Além de tudo isto, é importante lembrar da principal armadilha que nos espera neste caminho: o querer ser dono da verdade. Somos seres únicos, e como tal, cada um de

nós tem sua própria verdade e seu próprio caminho.

Nos tempos de mudança é comum querermos impor o que acreditamos ser o mais certo e o melhor. Muitas vezes não com más intenções, mas como um apelo sincero ao que sentimos muito fortemente dentro de nós mesmos. Mas se a verdade fosse uma só, não seríamos tão interessantes.


Humanizar é valorizar o nosso bem mais precioso: o livre arbítrio. Porque tudo deriva daí. Cada escolha que fazemos, cada caminho que seguimos nos leva a um resultado. Todos temos que seguir apenas um caminho, que é o caminho da nossa verdade individual. E precisamos aprender a lidar com  as diferenças. Diferentes opiniões, diferentes visões de mundo. Não seria tão enriquecedor se tivéssemos todos os mesmos conceitos.
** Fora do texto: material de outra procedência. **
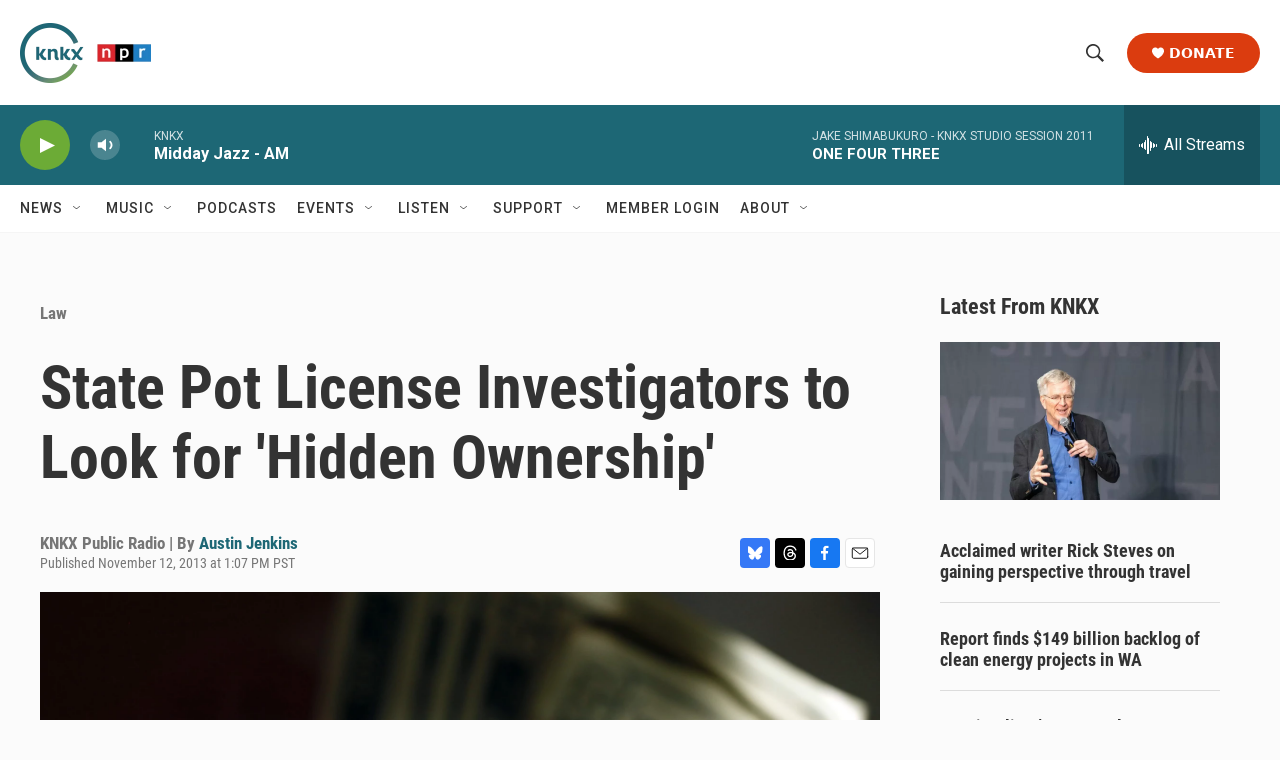

--- FILE ---
content_type: text/html; charset=utf-8
request_url: https://www.google.com/recaptcha/api2/aframe
body_size: 181
content:
<!DOCTYPE HTML><html><head><meta http-equiv="content-type" content="text/html; charset=UTF-8"></head><body><script nonce="mWpoHK8_ck9PytucnNXxow">/** Anti-fraud and anti-abuse applications only. See google.com/recaptcha */ try{var clients={'sodar':'https://pagead2.googlesyndication.com/pagead/sodar?'};window.addEventListener("message",function(a){try{if(a.source===window.parent){var b=JSON.parse(a.data);var c=clients[b['id']];if(c){var d=document.createElement('img');d.src=c+b['params']+'&rc='+(localStorage.getItem("rc::a")?sessionStorage.getItem("rc::b"):"");window.document.body.appendChild(d);sessionStorage.setItem("rc::e",parseInt(sessionStorage.getItem("rc::e")||0)+1);localStorage.setItem("rc::h",'1768499709668');}}}catch(b){}});window.parent.postMessage("_grecaptcha_ready", "*");}catch(b){}</script></body></html>

--- FILE ---
content_type: text/css;charset=UTF-8
request_url: https://www.knkx.org/knkx-css
body_size: 1128
content:
.mainSection {
    	margin-bottom: 100px;
    }
    
    .sectionBox {
    	max-width: 700px;
        margin: 0 auto;
    }
    .sectionBox h3 {
    	font-size: 2em;
        margin: 20px 0;

    }
    .sectionBox h4 {
    	font-size: 1.3em;
        color: #5E686D;
        text-align: center;
        margin:0;
    }
    .sectionBox a {
    	font-weight: bolder;
        line-height: 1.5;
    }
   
    .sectionBox p {
        line-height: 1.4;
    }


	.redditShare {
    	background: #FF4500;
	}
    
    /* Responsive for mobile */
@media (max-width: 768px) {
    .sectionBox h4 {
    	font-size: 1.4em;
        color: #000;
        text-align: left;
        margin-top:40px;
    }
    }

    /* Custom Article Donation Container */
    .donationContainer {
        padding: 25px 30px 10px 30px;
   		margin: 30px auto;
    	max-width: 700px;
    	border-radius: 4px;
    	box-shadow: 0 0 5px rgb(0 0 0 / 11%);
    	border: 1px dashed #bebebe;
    	background: #f4f4f4;
    }

    .donationContainer h3 {
        margin-bottom: 10px;
        font-weight: bolder;
        font-size: 1.25em;
    	text-align: left;
    	line-height: 1.1;
        color: #000;
        letter-spacing: 1px;
        border-bottom: 1px dashed #ccc;
        padding-bottom: 10px;
    }

    .donationContainer p {
        font-size: .86em;
		line-height: 1.4;
    }

	.donationButton {
   		display: flex;
    	justify-content: center;
	}

    .donateButton {
        display: block;
        padding: 10px;
        background-color: #b33333;
        color: #fff;
        text-align: center;
        text-transform: uppercase;
        border-radius: 4px;
        text-decoration: none;
        font-weight: bold;
        font-size: 16px;
		width: 200px;
        transition: .9s;

    }

    .donateButton svg {
        width: 12px;
        height: 12px;
        padding-bottom: 2px;
    }

    .donateButton:hover {
        background-color: var(--breakingColor);
        cursor: pointer;
        transition: .3s;
    }

    .paymentOptions {
        margin-top: 5px;
    	text-align: center;
    	font-size: 0.7em;
    	color: #939393;
    	line-height: 1.2;
    }

    
     @media only screen and (max-width:767px) {
         .donationContainer h3 {font-size:1.1em}
    }

    @keyframes borderPulse {

        0%,
        100% {
            border-color: #47b07f;
        }

        50% {
            border-color: #446fa0;
        }
    }

 .JAM-form {
        height:290px;
    }


@media (max-width: 1025px) {
    .JAM-form {
        height: 380px;
    }
}

@media (max-width: 600px) {
    .JAM-form {
        height: 400px;
    }
}

@media (max-width:400px) {
    .JAM-form {
        height: 430px;
    }
}


    /* for npr top stories */
    #rssfeed {
    	background: #F4F3F3;
        border-radius: 15px;
        padding: 15px;
        filter: drop-shadow(0 2px 0.55rem #F0F0F0);
    }
    
    #rssfeed .ListH-header-title {
    	font-size: .8em;
        margin-bottom: 5px;
        text-decoration: none;
        text-transform: none;
    }
    
    #rssfeed div.PromoA-media {
        display: none;
    }
    
    #rssfeed div.PromoA-title {
        font-size: .8em;
    }
    
    #rssfeed div.PromoA-date {
        padding-top: 5px;
    	font-size: .9em;
    }
    
    #rssfeed ul.ListH-items {
		padding-top: 10px;
    }
    
    #rssfeed li.ListH-items-item {
        padding: 0px 10px 0px 10px ;
        border-right-style: solid;
        border-color: #DFDFDF;
    }
    
    #rssfeed li.ListH-items-item:last-of-type {
        border-right-style: none;
    }
    
    @media only screen and (max-width: 767px) {
    #rssfeed .ListH-header {
    	font-size: 1.6em;
        margin-bottom: 5px;
        text-decoration: none;
    }
        
    #rssfeed div.PromoA-title {
        font-size: 1em;
    }
    #rssfeed .ListH-items {
		display: list-item;
	}   
    #rssfeed li.ListH-items-item {
        border-right-style: none;
        padding: 0;
        margin: 10px;
        list-style-type: disc;
    }
    #rssfeed li.ListH-items-item:nth-child(2) {
        border-right-style: none;
    }
    }

 @media only screen and (max-width: 1240px) {
.TagPage-pageHeading {
	margin:0 20px 10px;
}

.RichTextModule p {
	font-size:.8em;
}
 }`

.AlertBar-message {
color: #fff;
}

.HomePage-main .TwoColumnContainer5050-column>:not(:last-child) {
	margin-bottom: 5px;
}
O meu maior desafio, a meu ver, é internalizar este respeito. É me lembrar que assim como eu espero que as minhas opiniões e valores e ideais sejam respeitados, eu devo fazer o mesmo com e pelas outras mulheres, que fazem escolhas muito diversas das minhas.


Lembrar sempre que o meu compromisso é com elas, e com suas escolhas, independente de qual escolha seja esta. É muito fácil estar ao lado de pessoas que pensam como nós. O desafio é aceitar o outro.


Mudar. Aos poucos. Mas sempre.


“Quando você tem um desejo, o universo todo conspira para que você possa realiza-lo” – Paulo Coelho.


Amém.


Andressa Borges Fidelis é secretária bilíngüe e mora em Belo Horizonte (MG). Este texto foi redigido como exigência de conclusão do Curso de Humanização das Amigas do Parto de maio de 2004.